Klara

Every year, World Backup Day reminds us of the importance of safeguarding our digital assets. In an era where data breaches, hardware failures, and ransomware attacks are all too common, choosing an effective and dependable backup strategy can make all the difference. Designing the right disaster recovery system requires that we first understand our requirements and constraints. 

Requirements 

Objectives 

The two most critical performance metrics of a backup system are the RTO (Recovery Time Objective) and RPO (Recovery Point Objective). As described in detail in our article Achieving RPO/RTO Objectives with ZFS,  they refer to the time required to restore from a backup and how long it has been since the last successfully completed backup. Both are critical factors, each influenced by:  

  • the volume of data to backup or restore,  
  • the impact of backups on system performance,  
  • available network bandwidth, and  
  • the presence of standby hardware. 

Consistency 

One of the most critical factors in having a short RPO is being able to take a consistent backup. Unlike the batch processing systems of the past, most critical data infrastructure does not have a long period of idle time that can be used to backup all of the data without any changes occurring during the process. This is where features like filesystem or VM snapshots are invaluable—providing an inexpensive, consistent point-in-time view of a live system. Taking a backup where all the data is guaranteed to be coherent and unchanged ensures that the backup will contain usable data—not broken dreams.

..........

### Task requirements
Continue the backup planning text, picking up right after its last sentence. The lines that follow have nothing to do with this.

### Record excerpts
..........

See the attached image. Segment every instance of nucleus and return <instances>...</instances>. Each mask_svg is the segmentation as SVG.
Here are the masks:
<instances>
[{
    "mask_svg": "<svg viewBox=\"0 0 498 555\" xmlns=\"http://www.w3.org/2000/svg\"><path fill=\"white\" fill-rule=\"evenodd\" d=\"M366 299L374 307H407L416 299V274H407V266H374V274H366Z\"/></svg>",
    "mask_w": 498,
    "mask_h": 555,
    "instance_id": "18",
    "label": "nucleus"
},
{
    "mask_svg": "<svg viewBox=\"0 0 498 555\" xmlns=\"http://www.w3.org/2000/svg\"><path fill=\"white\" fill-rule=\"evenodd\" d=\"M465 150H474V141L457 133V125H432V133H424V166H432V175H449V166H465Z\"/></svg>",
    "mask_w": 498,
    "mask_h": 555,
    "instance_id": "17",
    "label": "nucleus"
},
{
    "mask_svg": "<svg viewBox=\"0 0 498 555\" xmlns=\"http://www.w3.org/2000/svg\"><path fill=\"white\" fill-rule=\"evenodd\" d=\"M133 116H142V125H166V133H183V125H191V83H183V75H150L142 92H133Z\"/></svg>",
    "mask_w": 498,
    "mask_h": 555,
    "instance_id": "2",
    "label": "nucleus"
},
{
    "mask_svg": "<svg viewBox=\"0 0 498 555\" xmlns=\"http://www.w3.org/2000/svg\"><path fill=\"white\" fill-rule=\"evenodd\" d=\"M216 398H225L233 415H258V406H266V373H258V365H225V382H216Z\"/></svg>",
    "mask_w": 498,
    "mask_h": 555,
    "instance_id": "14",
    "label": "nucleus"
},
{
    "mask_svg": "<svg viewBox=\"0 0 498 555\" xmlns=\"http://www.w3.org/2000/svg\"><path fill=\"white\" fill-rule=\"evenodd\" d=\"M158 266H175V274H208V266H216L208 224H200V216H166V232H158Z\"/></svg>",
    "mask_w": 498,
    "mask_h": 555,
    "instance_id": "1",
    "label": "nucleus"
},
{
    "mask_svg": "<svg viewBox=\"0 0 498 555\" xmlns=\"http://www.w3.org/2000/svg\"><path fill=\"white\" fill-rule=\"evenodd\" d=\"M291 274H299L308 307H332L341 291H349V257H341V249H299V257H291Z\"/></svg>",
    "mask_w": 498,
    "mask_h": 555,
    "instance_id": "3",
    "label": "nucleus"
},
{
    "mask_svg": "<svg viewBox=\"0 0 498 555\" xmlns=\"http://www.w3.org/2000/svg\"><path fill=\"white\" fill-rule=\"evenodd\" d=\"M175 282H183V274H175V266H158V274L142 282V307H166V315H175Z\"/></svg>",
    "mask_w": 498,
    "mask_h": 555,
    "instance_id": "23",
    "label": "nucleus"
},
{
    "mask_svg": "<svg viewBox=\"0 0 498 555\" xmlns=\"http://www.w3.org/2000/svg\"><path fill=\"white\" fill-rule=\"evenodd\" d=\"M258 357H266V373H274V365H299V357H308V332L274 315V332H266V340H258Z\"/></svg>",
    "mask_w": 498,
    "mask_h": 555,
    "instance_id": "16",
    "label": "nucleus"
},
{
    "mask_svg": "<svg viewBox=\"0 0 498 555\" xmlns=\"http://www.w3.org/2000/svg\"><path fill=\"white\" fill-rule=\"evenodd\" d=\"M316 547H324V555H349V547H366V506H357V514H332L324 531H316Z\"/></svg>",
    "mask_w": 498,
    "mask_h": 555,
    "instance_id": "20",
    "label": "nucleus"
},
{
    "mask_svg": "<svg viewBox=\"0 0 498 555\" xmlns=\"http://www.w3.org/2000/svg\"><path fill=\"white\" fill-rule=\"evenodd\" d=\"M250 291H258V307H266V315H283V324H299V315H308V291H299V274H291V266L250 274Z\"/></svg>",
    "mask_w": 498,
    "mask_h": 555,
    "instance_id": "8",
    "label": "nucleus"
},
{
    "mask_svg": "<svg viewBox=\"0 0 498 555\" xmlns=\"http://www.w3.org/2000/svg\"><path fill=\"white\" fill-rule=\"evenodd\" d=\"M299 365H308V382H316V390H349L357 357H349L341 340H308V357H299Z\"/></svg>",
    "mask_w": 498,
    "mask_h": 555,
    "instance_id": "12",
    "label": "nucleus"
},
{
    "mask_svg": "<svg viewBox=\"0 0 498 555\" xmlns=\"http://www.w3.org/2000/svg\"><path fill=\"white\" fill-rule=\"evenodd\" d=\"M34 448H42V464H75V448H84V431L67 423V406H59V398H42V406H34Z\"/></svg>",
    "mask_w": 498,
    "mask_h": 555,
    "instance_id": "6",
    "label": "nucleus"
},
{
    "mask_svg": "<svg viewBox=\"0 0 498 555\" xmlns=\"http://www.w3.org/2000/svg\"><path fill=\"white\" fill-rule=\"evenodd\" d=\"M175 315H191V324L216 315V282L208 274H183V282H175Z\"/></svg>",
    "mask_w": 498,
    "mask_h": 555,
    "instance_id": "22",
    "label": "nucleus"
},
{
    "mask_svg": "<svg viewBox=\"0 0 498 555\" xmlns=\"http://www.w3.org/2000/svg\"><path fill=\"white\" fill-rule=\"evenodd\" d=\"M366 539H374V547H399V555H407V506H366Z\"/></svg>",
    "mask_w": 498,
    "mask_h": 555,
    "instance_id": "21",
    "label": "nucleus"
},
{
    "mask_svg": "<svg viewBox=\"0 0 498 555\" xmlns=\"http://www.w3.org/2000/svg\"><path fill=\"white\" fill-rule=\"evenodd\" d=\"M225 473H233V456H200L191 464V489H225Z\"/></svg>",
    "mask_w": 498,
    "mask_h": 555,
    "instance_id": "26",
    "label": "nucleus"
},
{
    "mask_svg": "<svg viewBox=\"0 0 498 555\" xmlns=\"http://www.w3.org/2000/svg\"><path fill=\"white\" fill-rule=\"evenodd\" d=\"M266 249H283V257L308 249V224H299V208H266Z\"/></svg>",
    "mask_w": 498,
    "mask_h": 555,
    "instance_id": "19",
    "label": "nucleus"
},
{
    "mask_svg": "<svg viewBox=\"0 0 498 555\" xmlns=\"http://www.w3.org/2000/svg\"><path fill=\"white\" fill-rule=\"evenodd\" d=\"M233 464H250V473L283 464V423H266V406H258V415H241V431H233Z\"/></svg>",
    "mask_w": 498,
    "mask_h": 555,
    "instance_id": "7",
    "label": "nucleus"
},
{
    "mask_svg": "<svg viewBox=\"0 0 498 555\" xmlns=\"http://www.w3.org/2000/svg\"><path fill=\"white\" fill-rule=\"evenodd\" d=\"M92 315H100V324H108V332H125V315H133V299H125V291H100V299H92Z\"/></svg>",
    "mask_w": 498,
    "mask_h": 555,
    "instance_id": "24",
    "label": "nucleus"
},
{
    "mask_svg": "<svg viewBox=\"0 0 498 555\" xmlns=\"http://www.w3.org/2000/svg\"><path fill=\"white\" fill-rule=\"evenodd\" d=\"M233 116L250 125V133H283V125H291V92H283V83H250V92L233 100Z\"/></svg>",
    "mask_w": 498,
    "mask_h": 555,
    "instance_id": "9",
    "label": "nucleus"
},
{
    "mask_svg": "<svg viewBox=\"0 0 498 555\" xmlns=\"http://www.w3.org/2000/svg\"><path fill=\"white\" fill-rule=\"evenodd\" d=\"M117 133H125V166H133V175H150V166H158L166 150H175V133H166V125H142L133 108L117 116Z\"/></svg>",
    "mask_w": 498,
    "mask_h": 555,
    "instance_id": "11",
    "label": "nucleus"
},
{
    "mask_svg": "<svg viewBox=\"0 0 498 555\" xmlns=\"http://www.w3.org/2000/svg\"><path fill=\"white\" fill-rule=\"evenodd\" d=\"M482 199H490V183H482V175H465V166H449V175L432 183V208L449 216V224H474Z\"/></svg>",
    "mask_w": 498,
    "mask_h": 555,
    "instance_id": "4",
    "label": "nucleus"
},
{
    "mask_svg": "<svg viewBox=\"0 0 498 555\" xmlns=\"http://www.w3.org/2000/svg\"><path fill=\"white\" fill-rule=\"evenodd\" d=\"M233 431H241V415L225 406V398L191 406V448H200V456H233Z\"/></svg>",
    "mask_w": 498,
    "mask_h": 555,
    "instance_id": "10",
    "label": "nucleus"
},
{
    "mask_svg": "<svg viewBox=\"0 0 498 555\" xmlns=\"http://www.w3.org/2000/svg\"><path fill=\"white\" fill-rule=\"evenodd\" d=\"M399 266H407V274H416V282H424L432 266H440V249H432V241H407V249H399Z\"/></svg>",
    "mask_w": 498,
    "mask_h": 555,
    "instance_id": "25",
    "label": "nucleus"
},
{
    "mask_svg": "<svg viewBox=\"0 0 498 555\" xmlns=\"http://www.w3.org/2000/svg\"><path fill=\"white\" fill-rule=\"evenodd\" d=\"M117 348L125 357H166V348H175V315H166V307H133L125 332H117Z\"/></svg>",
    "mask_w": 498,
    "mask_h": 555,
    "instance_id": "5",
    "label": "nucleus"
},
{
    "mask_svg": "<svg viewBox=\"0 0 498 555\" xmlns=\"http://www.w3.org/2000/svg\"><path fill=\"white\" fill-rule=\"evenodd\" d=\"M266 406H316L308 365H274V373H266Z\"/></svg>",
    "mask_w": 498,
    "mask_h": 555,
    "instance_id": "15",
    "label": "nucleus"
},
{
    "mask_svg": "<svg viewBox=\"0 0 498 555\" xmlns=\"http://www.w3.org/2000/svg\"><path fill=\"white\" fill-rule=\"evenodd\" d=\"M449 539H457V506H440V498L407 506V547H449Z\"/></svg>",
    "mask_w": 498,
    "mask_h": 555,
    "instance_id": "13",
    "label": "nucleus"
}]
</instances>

..........

### Output below
Data Integrity 

The only thing worse than not having a backup, is having a backup that is corrupt or compromised. A backup system must ensure both data integrity and authenticity. That means the backup system needs to protect the data from bit-flips and other hardware-induced errors, as well as malicious modification. 

Scale 

As data volumes continue to grow exponentially, the need for a scalable backup system becomes ever more pressing. ZFS is designed to avoid the limitations of traditional filesystems, allowing it to scale to the maximum extent of your available hardware. Its ability to manage vast amounts of data without degradation in performance or reliability means that ZFS won’t let you down as your data volume continues to grow. 

ZFS creates dynamic storage pools, allowing administrators to add new storage devices to an existing pool without the need for complex reconfiguration or downtime. With this flexibility, you can easily expand backup storage as your data grows—ensuring that your backup solution remains robust and relevant in the long term.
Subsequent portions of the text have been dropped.